The Murder House

Why we felt guilty for finding the murder house is difficult to say. It’s not as if we killed anyone. But there was something so sordid and inexplicable about what we found there that it would have been better never to have discovered it at all. What we saw only raised questions about life in Colinton that I believe are fundamentally impossible to answer. Knowing that such questions, such houses, exist is only to draw attention to a grown man’s habit of picking and eating his scabs. He would do it if he were alone, but the shame is multiplied because of your presence. Your shame is multiplied too.

The murder house (as we immediately started calling it) stood across the road from J’s trailer. We found it for what it was in broad northern daylight, on a walk with the three dogs, on a Thursday afternoon when D and I had driven up from the city to attend Steak Night at the Colinton bar. J had been living in Colinton (population: 410) for months already, but this was our first trip to visit her. I remember feeling guilty that we hadn’t come sooner, and now, almost a year later, I continue to feel guilty with each month that passes without us visiting again.
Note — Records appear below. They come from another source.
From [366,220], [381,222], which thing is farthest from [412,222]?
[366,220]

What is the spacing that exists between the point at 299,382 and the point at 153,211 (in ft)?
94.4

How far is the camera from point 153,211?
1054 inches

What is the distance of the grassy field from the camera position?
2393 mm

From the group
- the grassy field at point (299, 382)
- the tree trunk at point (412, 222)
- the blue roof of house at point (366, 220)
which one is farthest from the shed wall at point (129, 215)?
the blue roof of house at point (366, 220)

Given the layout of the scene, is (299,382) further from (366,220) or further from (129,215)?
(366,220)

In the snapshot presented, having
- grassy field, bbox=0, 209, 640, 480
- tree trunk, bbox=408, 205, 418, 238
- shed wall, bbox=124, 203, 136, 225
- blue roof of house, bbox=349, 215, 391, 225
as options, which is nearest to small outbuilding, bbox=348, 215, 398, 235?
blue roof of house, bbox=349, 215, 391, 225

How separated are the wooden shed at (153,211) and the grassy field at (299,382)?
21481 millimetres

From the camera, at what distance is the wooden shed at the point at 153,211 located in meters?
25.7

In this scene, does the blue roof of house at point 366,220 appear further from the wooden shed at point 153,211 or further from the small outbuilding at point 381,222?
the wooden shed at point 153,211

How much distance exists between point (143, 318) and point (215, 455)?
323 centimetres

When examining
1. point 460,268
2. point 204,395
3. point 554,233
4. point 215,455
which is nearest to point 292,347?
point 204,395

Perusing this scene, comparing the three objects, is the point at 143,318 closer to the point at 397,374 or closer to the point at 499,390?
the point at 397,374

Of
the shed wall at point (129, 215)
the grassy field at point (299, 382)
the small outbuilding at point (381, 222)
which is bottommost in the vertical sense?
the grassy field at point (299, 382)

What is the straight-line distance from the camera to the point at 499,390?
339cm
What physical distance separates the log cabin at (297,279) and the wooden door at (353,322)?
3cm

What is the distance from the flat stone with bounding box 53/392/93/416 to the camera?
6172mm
Steak Night, as J promised, was populated with a cast of country characters I couldn’t have invented for the page if I tried.

There was the live jukebox couple who claimed to know twenty-five hundred songs and took requests all evening. They seemed too young for their work and later D realized he’d gone to highschool with the woman. (J and I smirked and pretended to gasp. D’s old friends from highschool had become one of our minor urban legends. To our disappointment, he had not slept with this one.)

There was the table full of young men, sunburnt and beer-bellied, in John Deere t-shirts and badly fitting jeans, and the astonishingly beautiful young man in their midst—the group of them field hands, and the one a hipster’s dream of a field hand, complete with a denim shirt, sleeves rolled, unbuttoned at the chest, and a bandana around his neck. Perhaps we were most astonished that the other men allowed themselves to be seen with him.

There was the woman in the gingham sundress and running shoes which her ankles overflowed. How she had maneuvered her oxygen tank into the bar was uncertain. 

There was T, a trucker and ex-earth-mover who preached an impromptu and unwelcome sermon on the ease of getting “native girls” pregnant and the horrors attendant on on the naive man who stuck around after getting them that way. Seeing our faces, he laughed and said he was allowed to say these things, he was a quarter Indian himself.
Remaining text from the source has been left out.